How would science EVER advance if you could not challenge the current paradigms? Einstein, Galileo, Newton, everyone who states a truth which is contemporaneously unaccepted by science is unethical? I know you're not saying that, so pls clarify.
 

kurt

Senior Member
Messages
1,186
Location
USA
The scientific community considers preponderance of the evidence to be proof?? All you need is 51% of the current evidence in your favor to say something is proven? That sounds unscientific to me. In the law, if something is shown by preponderance of evidence, we would not say it's proven. And science generally has higher standards of proof than the law, to my understanding.

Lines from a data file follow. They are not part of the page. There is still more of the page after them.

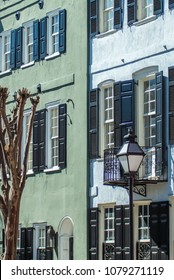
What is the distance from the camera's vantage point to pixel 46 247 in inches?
989

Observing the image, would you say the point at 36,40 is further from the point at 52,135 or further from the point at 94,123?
the point at 94,123

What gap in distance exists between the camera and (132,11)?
2172cm

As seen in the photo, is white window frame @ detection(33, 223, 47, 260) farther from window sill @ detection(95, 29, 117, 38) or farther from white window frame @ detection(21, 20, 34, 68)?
window sill @ detection(95, 29, 117, 38)

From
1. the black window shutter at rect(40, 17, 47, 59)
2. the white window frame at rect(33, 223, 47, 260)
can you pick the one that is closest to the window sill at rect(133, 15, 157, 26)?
the black window shutter at rect(40, 17, 47, 59)

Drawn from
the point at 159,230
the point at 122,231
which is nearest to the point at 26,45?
the point at 122,231

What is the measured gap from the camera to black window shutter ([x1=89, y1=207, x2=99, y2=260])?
22688 mm

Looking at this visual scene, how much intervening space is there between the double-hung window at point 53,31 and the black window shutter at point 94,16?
2585 millimetres

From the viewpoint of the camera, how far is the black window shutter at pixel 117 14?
22234 mm

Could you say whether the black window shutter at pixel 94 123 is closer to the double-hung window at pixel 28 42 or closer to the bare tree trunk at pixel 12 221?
the bare tree trunk at pixel 12 221

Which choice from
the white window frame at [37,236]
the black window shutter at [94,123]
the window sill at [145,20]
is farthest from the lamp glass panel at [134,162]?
the white window frame at [37,236]

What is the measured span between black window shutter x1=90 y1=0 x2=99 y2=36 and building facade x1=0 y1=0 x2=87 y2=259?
12.8 inches
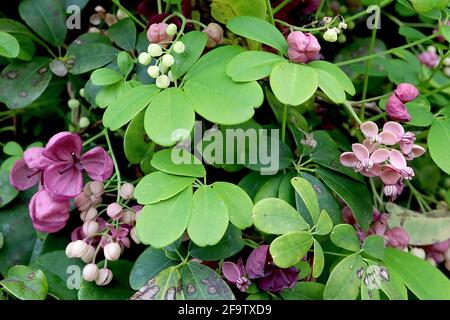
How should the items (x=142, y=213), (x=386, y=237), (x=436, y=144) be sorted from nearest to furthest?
(x=142, y=213) → (x=436, y=144) → (x=386, y=237)

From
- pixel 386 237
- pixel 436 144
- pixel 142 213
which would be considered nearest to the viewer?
pixel 142 213

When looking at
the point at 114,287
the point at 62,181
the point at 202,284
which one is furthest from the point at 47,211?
the point at 202,284

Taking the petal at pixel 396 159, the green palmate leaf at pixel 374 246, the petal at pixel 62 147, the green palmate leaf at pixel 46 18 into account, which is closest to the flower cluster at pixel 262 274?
the green palmate leaf at pixel 374 246

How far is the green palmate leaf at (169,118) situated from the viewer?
0.71m

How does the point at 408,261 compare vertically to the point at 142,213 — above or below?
below

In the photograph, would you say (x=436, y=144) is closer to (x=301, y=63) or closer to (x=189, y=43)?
(x=301, y=63)

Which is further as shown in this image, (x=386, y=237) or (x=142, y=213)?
(x=386, y=237)

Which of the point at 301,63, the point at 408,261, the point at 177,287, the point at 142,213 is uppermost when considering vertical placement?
the point at 301,63

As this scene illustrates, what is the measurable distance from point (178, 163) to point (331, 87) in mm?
255

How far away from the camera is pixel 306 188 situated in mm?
785

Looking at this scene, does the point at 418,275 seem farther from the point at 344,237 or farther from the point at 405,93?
the point at 405,93

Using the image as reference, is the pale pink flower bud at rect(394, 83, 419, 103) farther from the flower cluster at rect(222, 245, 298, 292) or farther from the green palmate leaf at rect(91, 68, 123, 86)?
the green palmate leaf at rect(91, 68, 123, 86)

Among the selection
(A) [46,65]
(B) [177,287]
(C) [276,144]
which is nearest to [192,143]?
(C) [276,144]

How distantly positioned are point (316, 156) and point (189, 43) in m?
0.29
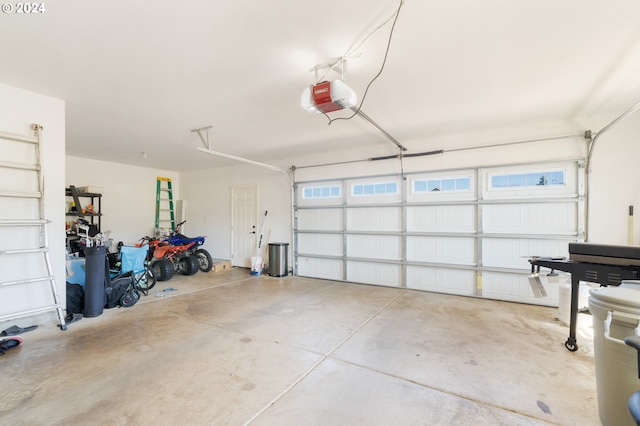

Is it really unethical to state something contrary to the herd even if you know the herd is wrong? And the herd, even a scientific herd, is sometimes wrong.

How would science EVER advance if you could not challenge the current paradigms? Einstein, Galileo, Newton, everyone who states a truth which is contemporaneously unaccepted by science is unethical? I know you're not saying that, so pls clarify.

The consensus process is an informal method, not really part of the 'scientific method' per se, but still very important. And yes, a scientific consensus is considered a form of scientific proof, even if a few researchers disagree with the consensus. And that is what is happening here, WPI is disagreeing with the emerging consensus. It is indeed unethical to state something contrary to the consensus, unless you qualify that statement by noting that the majority of researchers disagree with your view.

Anyway, I certainly agree that CFS paradigms need to be challenged. But I fail to see how challenging the RT-PCR paradigm by an older nested PCR paradigm (without modern contamination controls even) is progressive. The WPI is using older technology with fewer contamination controls, and stating that they are right and all the other labs using more advanced tests with superior contamination controls are wrong. That is not what I would call challenging current paradigms.